SOURCE:
----

Lorsque le jeune novice rejoint la confrérie, il entend les anciens parler d’un lieu mythique, d’un « Kumbh Mela » annuel. Seuls les élus désignés par un long parcours initiatique accèdent au Saint Graal. Il te faut d’abord faire tes preuves, jeunes Jedi, mot puissant alignés sur la feuille blanche ou internet, justificatifs, contrôle de tes connaissances souvent en option, recommandation de ton Senseï. Ce lieu est magique et se mérite. Chaque année, du monde entier, les vénérables arrivent en grande pompe suivis par les grands prêtres, les officiants de temple perdus et la valetaille de seconde zone. Tout cela, jeune novices t’es promis si cœur ardent tu as ! Dès tes premiers pas de nourrisson dans la confrérie, les ancêtres aux yeux brillants comme phare à l’horizon, vieilles anecdotes et souvenirs larmoyants, te narrent leurs belles aventures.

Tu comprendras que si, une fois dans ta vie d’adorateur du dieu cinéma, tu n’as pas vécu Cannes, il te manque le saint Graal, la coupe sacrée, le voyage à La Mecque te marquant du sceau du croyant fervent. N’écoute pas la voix des méprisants, ils te diront que nenni, point besoin de grandes farandoles, de folles nuits au son des bandonéons ou des feux d’artifice grandioses. Ils te parleront de paillettes et falbalas, d’arrogance, d’orgueilleux bouffis de suffisance, des snobinards, etc. Bouche tes oreilles, passe loin du chant de ces sirènes malfaisantes et jalouses. Certes, il existe une faune de m’as-tu vu, d’exhibitionnistes, leur but pendant que tu quêtes la toile ultime comme la note de Coltrane ?

----

TÂCHE A:
D'après la source sur le festival de Cannes, qui arrive chaque année en grande pompe du monde entier ?
TÂCHE B:
Écrivez la suite de la source sur le festival de Cannes en partant de sa dernière phrase.

DONNÉES FOURNIES:
----

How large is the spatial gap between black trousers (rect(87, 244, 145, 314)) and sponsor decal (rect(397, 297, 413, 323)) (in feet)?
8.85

----

RÉPONSE RÉDIGÉE A:
Les vénérables, suivis par les grands prêtres, les officiants de temple perdus et la valetaille de seconde zone.

RÉPONSE RÉDIGÉE B:
Eux traquent la prochaine fête, la montée des marches, trois petits tours et puis s’en vont. Les mythes, les dieux, possèdent toujours leurs adorateurs onanistes. Ne te laisse pas troubler, de tout cela quand tu y seras passant de salle obscure en salle obscure, comme la chanson. Chaque année, un cercle d’élus élit le film des films, l’Excalibur jaillie du rocher de la foule des petites images mouvantes sélectionnées. Les grands prêtres sélectionnent d’abord une liste tombant vers avril. Ce moment tu le comprends, petit Jedi, est attendu avec impatience, piaffements avant le départ de la course des purs sangs sélectionnés. Au royaume de Dieu, contrairement à l’adage, il existe peu d’élus.

Les autres dans le meilleur des cas se contenteront de sélections secondaires, Après l’avoir vécu, jeune novice, il s’offrira à ton avenir deux solutions : accro tu feras tout pour y retourner. L’air désabusé, vieux routard du genre, tu empliras les yeux des nouveaux novices de tes fariboles de vieillard, maitre de la redondance ou comme moi, tu préféreras la solitude de la salle obscure, loin de la foule, dans ton ermitage. Je te laisse trouver où se cache le sage et le sot, ou peut-être que les deux se confondent.

"Aimer, c'est devenir un monde, un monde en soi pour quelqu'un d'autre. "  Lettres à un jeune poète de Rainer Maria Rilke

 Patrick Van Langhenhoven

Crédit photo internet (N'hésitez pas à nous signaler tout crédit à rajouter)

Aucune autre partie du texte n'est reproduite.